* Data for this task *

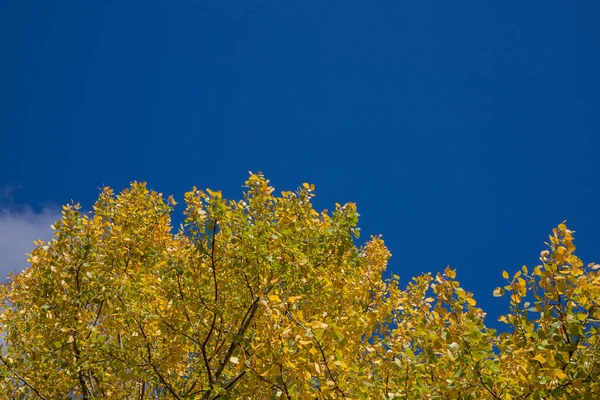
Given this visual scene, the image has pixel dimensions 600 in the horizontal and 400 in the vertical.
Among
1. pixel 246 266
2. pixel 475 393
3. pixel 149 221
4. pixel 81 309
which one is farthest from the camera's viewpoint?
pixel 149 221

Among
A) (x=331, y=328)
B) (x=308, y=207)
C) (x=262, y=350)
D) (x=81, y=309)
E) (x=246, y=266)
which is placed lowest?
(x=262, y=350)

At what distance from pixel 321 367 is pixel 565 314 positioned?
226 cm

...

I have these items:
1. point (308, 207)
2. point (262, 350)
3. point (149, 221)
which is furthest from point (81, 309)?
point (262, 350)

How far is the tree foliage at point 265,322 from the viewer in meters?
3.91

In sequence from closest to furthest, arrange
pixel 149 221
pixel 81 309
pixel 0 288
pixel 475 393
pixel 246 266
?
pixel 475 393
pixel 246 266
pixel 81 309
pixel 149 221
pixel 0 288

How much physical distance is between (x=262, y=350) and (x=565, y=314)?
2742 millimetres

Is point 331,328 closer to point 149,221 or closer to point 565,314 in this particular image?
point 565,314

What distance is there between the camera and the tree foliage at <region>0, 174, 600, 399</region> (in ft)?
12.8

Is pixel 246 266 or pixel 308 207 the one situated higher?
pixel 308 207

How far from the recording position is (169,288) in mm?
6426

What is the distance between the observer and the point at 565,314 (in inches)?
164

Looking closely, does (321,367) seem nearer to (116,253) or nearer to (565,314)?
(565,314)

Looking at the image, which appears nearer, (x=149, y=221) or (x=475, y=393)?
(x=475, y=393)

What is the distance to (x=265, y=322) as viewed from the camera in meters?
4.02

---

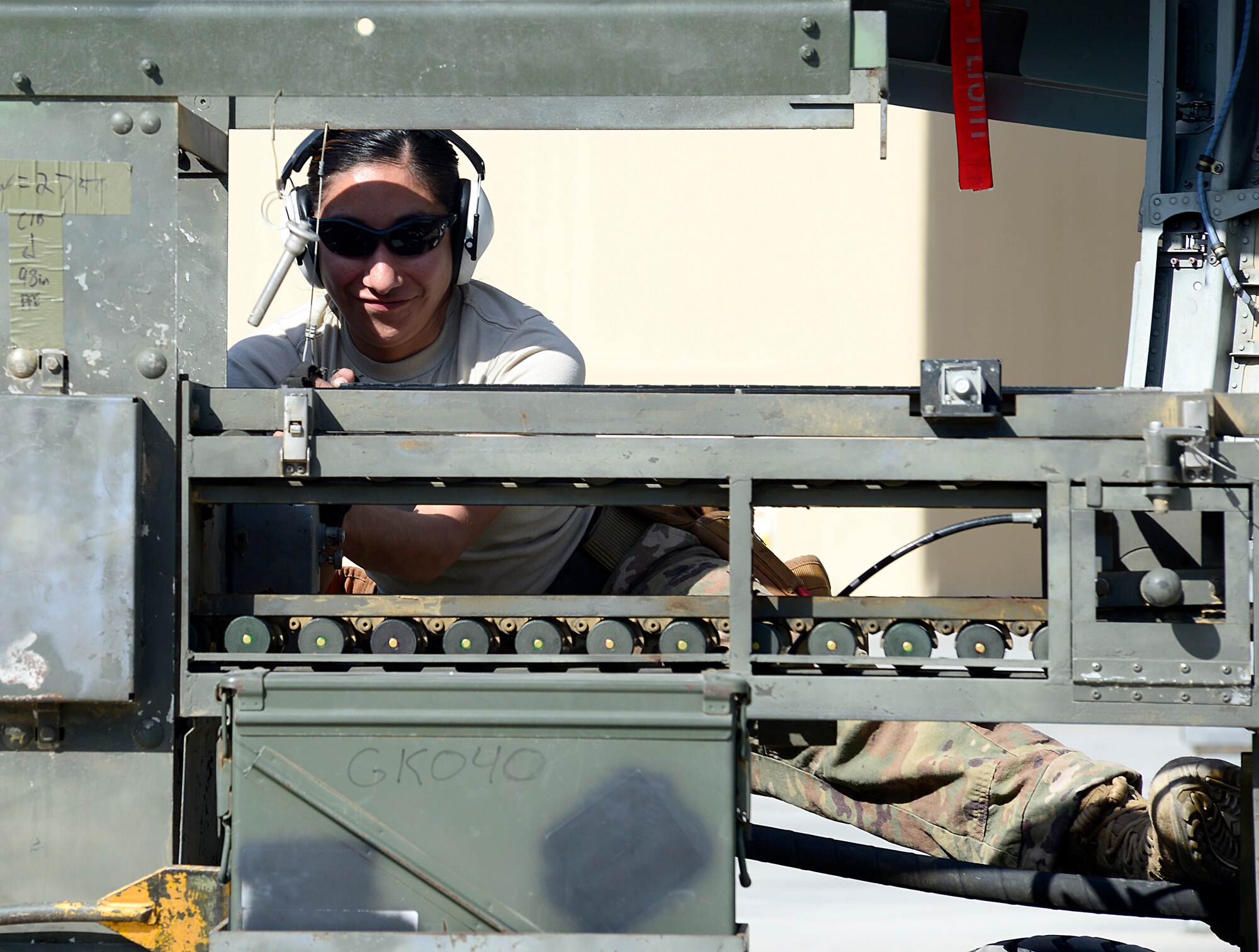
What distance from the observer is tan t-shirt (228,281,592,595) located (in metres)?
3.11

* Problem details *
Gather every line of the records above that contains the word "Looking". Capitalization counts.

* Exercise output *
Looking closely, does (321,367) seem nearer to (116,253) or nearer to (565,314)?
Looking at the image, which appears nearer, (x=149, y=221) or (x=475, y=393)?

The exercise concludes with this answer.